• [Exercise prompt] Below is some data; print it all back exactly.

_____

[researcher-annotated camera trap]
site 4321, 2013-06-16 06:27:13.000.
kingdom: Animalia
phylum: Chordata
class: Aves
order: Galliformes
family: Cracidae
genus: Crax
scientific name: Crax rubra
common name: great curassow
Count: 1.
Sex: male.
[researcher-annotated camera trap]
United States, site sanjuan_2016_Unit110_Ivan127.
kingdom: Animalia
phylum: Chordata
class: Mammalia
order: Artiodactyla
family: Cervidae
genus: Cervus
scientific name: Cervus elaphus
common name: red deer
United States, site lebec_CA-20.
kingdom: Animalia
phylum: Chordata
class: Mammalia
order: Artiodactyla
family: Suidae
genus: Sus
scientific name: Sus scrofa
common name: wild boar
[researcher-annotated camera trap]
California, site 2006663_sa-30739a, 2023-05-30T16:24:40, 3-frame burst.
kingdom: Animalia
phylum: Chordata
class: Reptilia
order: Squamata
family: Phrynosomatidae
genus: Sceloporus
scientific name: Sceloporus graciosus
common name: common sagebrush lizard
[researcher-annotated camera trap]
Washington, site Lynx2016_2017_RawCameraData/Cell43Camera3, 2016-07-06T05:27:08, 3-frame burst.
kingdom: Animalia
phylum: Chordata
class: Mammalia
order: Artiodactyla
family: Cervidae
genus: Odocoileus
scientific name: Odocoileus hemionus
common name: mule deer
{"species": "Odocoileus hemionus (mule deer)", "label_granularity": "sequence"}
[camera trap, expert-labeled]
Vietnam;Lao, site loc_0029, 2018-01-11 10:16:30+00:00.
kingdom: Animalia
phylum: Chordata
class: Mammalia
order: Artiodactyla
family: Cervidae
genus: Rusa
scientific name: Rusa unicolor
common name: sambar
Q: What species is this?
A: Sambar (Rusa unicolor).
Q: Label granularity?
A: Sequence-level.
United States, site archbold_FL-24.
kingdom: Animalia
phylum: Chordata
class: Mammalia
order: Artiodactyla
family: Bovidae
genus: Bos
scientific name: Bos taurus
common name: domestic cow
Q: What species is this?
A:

_____

• [Task solution]
[researcher-annotated camera trap]
site 4321, 2013-06-16 06:27:13.000.
kingdom: Animalia
phylum: Chordata
class: Aves
order: Galliformes
family: Cracidae
genus: Crax
scientific name: Crax rubra
common name: great curassow
Count: 1.
Sex: male.
[researcher-annotated camera trap]
United States, site sanjuan_2016_Unit110_Ivan127.
kingdom: Animalia
phylum: Chordata
class: Mammalia
order: Artiodactyla
family: Cervidae
genus: Cervus
scientific name: Cervus elaphus
common name: red deer
United States, site lebec_CA-20.
kingdom: Animalia
phylum: Chordata
class: Mammalia
order: Artiodactyla
family: Suidae
genus: Sus
scientific name: Sus scrofa
common name: wild boar
[researcher-annotated camera trap]
California, site 2006663_sa-30739a, 2023-05-30T16:24:40, 3-frame burst.
kingdom: Animalia
phylum: Chordata
class: Reptilia
order: Squamata
family: Phrynosomatidae
genus: Sceloporus
scientific name: Sceloporus graciosus
common name: common sagebrush lizard
[researcher-annotated camera trap]
Washington, site Lynx2016_2017_RawCameraData/Cell43Camera3, 2016-07-06T05:27:08, 3-frame burst.
kingdom: Animalia
phylum: Chordata
class: Mammalia
order: Artiodactyla
family: Cervidae
genus: Odocoileus
scientific name: Odocoileus hemionus
common name: mule deer
{"species": "Odocoileus hemionus (mule deer)", "label_granularity": "sequence"}
[camera trap, expert-labeled]
Vietnam;Lao, site loc_0029, 2018-01-11 10:16:30+00:00.
kingdom: Animalia
phylum: Chordata
class: Mammalia
order: Artiodactyla
family: Cervidae
genus: Rusa
scientific name: Rusa unicolor
common name: sambar
Q: What species is this?
A: Sambar (Rusa unicolor).
Q: Label granularity?
A: Sequence-level.
United States, site archbold_FL-24.
kingdom: Animalia
phylum: Chordata
class: Mammalia
order: Artiodactyla
family: Bovidae
genus: Bos
scientific name: Bos taurus
common name: domestic cow
Q: What species is this?
A:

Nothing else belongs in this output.